### Work instructions
Pick up the article on Ashland Township, Michigan after its last line and continue writing it.

### Source document
+++

- Ashland Township, Michigan Location within the state of Michigan Ashland Township, Michigan Ashland Township, Michigan (the United States)
- Coordinates: 43°20′33″N 85°51′43″W﻿ / ﻿43.34250°N 85.86194°W
- Country: United States
- State: Michigan
- County: Newaygo

Area
- • Total: 35.3 sq mi (91.4 km^{2})
- • Land: 34.9 sq mi (90.4 km^{2})
- • Water: 0.39 sq mi (1.0 km^{2})
- Elevation: 771 ft (235 m)

Population (2020)
- • Total: 2,764
- • Density: 79.2/sq mi (30.6/km^{2})
- Time zone: UTC-5 (Eastern (EST))
- • Summer (DST): UTC-4 (EDT)
- FIPS code: 26-03700
- GNIS feature ID: 1625854

= Ashland Township, Michigan =

Ashland Township is a civil township of Newaygo County in the U.S. state of Michigan. As of the 2020 census, the township population was 2,764. The city of Grant is adjacent to the township. The township was established in 1854.

==Communities==
- Dickinson was an unincorporated place in this township. It had a post office from 1888 until 1901.

+++

Items from a data source:
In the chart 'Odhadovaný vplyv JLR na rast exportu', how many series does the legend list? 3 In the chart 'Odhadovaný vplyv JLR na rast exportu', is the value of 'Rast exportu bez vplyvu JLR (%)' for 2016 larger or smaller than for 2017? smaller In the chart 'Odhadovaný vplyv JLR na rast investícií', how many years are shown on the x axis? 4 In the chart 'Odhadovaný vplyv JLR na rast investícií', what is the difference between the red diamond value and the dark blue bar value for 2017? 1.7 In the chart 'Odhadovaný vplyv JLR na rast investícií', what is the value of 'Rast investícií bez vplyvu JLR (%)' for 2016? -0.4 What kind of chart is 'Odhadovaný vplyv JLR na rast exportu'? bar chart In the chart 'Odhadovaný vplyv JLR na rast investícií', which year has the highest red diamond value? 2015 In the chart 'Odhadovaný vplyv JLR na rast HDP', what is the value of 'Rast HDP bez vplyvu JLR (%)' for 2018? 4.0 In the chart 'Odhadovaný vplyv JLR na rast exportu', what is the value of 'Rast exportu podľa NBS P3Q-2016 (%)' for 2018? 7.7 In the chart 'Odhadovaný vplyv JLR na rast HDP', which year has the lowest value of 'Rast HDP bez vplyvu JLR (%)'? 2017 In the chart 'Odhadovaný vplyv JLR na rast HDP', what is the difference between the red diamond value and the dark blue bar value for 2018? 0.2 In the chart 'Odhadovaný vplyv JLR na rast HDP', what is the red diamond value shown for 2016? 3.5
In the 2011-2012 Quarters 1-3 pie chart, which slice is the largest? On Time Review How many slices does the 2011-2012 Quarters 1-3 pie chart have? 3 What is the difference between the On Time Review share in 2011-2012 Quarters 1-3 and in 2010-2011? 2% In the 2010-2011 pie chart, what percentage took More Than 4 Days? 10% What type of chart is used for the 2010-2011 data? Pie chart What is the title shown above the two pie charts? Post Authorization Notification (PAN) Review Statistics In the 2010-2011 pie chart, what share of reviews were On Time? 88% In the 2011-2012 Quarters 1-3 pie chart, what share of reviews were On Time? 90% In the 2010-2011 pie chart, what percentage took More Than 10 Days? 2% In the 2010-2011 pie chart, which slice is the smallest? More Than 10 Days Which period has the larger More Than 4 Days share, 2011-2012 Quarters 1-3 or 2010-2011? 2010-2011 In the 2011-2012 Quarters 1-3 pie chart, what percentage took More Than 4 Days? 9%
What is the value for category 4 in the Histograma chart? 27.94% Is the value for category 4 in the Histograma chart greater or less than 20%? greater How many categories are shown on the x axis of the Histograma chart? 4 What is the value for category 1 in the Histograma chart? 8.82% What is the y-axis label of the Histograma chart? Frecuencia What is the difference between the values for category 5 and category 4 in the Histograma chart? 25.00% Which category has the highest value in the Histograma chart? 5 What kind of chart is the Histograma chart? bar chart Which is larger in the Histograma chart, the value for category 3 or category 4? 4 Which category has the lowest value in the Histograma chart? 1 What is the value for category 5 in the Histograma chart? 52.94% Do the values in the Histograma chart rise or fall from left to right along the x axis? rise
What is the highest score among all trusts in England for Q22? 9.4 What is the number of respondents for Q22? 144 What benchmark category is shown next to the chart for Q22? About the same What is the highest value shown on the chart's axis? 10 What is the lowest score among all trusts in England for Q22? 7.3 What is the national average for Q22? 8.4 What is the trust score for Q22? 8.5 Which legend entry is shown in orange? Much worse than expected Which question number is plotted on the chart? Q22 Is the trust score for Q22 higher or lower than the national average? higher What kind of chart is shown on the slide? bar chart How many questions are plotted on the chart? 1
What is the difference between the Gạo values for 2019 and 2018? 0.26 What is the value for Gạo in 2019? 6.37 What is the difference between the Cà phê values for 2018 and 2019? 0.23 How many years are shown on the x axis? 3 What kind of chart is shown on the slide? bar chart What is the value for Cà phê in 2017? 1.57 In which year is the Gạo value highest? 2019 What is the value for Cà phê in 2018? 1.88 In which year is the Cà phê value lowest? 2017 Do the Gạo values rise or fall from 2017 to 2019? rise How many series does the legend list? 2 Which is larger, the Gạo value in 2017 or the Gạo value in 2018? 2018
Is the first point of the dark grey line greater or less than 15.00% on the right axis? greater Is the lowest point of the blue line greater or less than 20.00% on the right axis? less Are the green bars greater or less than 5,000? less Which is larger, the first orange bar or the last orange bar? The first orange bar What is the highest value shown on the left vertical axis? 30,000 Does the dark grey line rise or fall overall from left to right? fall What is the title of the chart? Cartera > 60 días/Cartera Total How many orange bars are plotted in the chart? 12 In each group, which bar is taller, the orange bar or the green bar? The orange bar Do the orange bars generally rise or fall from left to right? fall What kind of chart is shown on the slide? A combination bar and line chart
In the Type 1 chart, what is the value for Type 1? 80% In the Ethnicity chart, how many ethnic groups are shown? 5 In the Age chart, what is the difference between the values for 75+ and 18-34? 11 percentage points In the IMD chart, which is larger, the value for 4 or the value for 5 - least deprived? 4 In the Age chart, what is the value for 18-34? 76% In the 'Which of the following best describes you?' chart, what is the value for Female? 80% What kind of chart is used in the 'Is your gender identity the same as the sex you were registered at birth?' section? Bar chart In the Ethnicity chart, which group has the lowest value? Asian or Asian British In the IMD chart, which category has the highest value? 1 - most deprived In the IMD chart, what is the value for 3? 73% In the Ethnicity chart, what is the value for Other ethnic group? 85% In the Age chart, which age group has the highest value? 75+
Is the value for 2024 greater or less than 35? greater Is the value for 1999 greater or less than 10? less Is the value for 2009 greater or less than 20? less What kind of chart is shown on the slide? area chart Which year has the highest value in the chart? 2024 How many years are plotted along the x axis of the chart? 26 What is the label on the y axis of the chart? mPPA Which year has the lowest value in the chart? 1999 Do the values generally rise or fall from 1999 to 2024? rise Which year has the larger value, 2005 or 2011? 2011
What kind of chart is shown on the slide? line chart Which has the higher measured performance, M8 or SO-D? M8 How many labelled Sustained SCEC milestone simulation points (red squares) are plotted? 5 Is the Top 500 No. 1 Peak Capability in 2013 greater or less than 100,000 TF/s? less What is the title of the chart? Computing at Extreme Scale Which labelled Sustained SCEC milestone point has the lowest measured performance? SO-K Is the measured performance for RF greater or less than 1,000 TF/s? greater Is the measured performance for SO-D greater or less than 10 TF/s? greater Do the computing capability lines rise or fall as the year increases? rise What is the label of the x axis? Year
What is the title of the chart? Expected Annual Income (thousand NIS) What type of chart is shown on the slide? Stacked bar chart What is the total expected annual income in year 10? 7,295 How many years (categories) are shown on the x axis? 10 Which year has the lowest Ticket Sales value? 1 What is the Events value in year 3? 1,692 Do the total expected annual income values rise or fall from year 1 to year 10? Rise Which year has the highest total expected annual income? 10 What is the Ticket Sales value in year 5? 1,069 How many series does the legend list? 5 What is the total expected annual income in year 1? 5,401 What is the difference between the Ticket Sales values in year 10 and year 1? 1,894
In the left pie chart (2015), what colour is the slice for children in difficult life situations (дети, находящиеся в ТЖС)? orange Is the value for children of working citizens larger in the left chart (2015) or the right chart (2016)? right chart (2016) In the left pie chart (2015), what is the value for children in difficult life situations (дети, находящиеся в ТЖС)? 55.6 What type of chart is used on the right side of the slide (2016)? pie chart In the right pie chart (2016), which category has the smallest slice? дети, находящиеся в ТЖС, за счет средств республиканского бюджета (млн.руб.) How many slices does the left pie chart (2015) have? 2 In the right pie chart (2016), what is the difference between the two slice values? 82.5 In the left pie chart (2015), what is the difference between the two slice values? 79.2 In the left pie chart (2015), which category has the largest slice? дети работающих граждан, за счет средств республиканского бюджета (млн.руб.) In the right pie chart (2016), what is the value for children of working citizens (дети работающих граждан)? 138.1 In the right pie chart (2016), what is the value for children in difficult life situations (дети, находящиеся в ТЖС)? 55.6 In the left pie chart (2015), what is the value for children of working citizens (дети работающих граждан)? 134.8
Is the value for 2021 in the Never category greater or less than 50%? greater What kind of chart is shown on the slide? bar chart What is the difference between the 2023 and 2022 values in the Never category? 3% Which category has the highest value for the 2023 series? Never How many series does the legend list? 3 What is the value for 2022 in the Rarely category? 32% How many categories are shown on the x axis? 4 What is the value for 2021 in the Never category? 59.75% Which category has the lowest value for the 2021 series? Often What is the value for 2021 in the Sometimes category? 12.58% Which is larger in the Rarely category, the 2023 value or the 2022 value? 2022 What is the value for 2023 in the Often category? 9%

+++

### Answer for the task
==Geography==
According to the United States Census Bureau, the township has a total area of 35.3 sqmi, of which 34.9 sqmi is land and 0.4 sqmi (1.11%) is water.

==Demographics==
As of the census of 2000, there were 2,570 people, 839 households, and 665 families residing in the township. The population density was 73.6 PD/sqmi. There were 944 housing units at an average density of 27.0 /sqmi. The racial makeup of the township was 93.50% White, 0.54% African American, 0.51% Native American, 0.23% Asian, 3.58% from other races, and 1.63% from two or more races. Hispanic or Latino of any race were 9.42% of the population.

There were 839 households, out of which 42.9% had children under the age of 18 living with them, 67.5% were married couples living together, 8.2% had a female householder with no husband present, and 20.7% were non-families. 16.3% of all households were made up of individuals, and 5.6% had someone living alone who was 65 years of age or older. The average household size was 3.05 and the average family size was 3.42.

In the township the population was spread out, with 33.7% under the age of 18, 8.0% from 18 to 24, 31.0% from 25 to 44, 19.4% from 45 to 64, and 7.9% who were 65 years of age or older. The median age was 32 years. For every 100 females, there were 100.9 males. For every 100 females age 18 and over, there were 101.1 males.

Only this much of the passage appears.